BEGIN

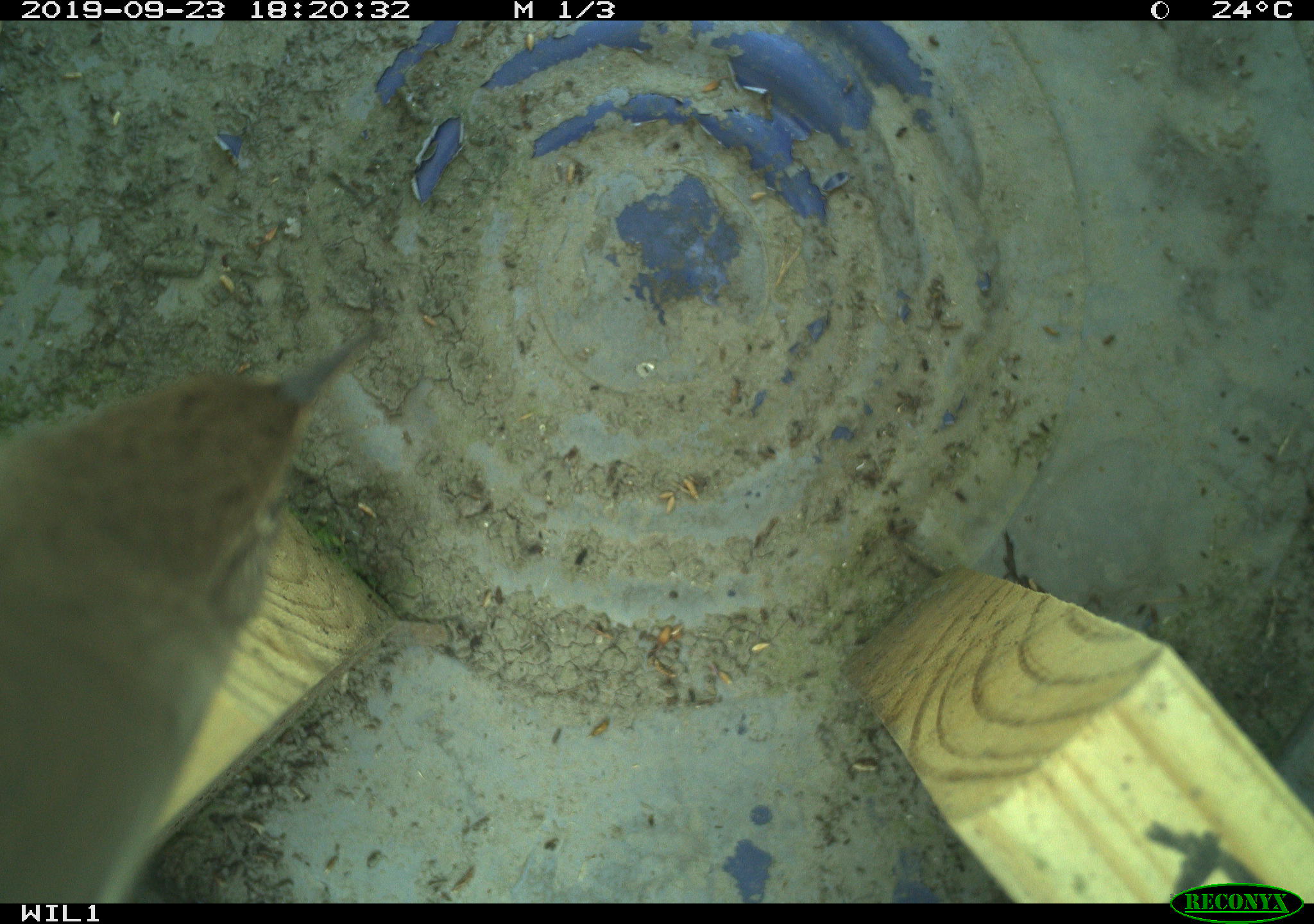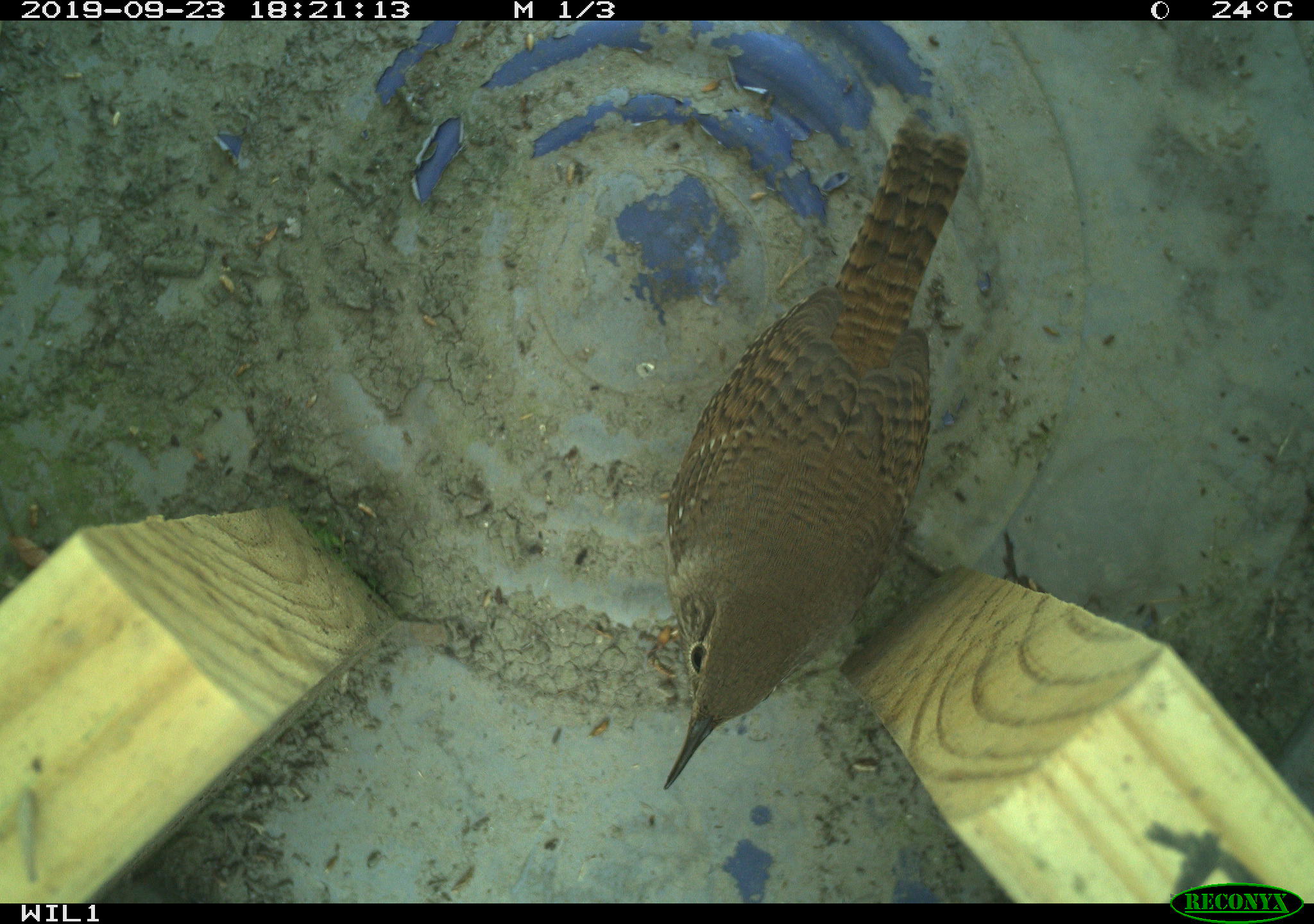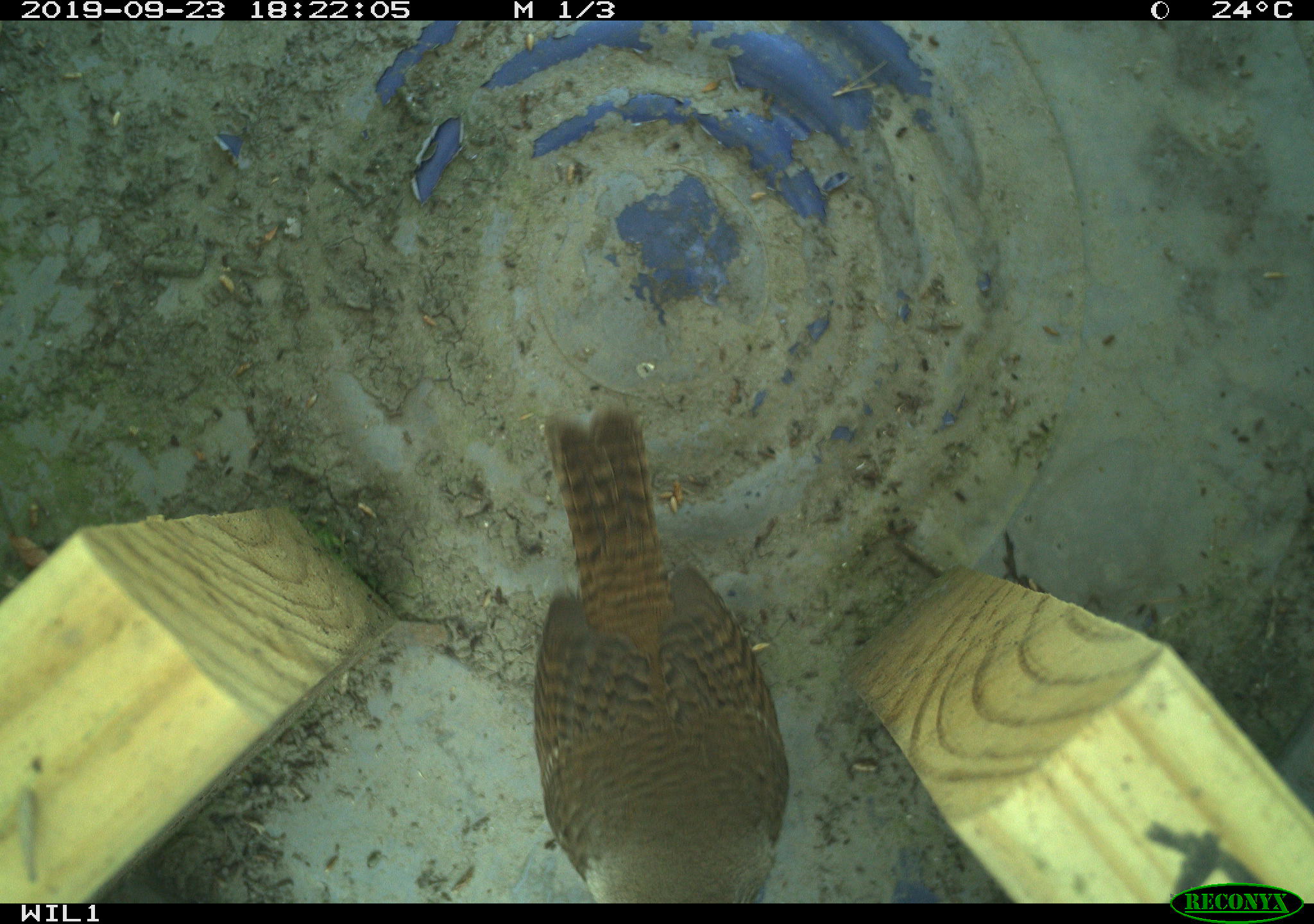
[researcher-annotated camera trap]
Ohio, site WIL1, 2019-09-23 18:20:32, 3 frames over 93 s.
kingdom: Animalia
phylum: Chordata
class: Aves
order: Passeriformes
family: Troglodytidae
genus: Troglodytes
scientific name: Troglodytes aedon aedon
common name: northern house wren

END

**WORK TO BE COMPLETED**
Although the entries contain pictures, copy everything else in them exactly.

**SOLUTION FOR THIS EXERCISE**
[researcher-annotated camera trap]
Ohio, site WIL1, 2019-09-23 18:20:32, 3 frames over 93 s.
kingdom: Animalia
phylum: Chordata
class: Aves
order: Passeriformes
family: Troglodytidae
genus: Troglodytes
scientific name: Troglodytes aedon aedon
common name: northern house wren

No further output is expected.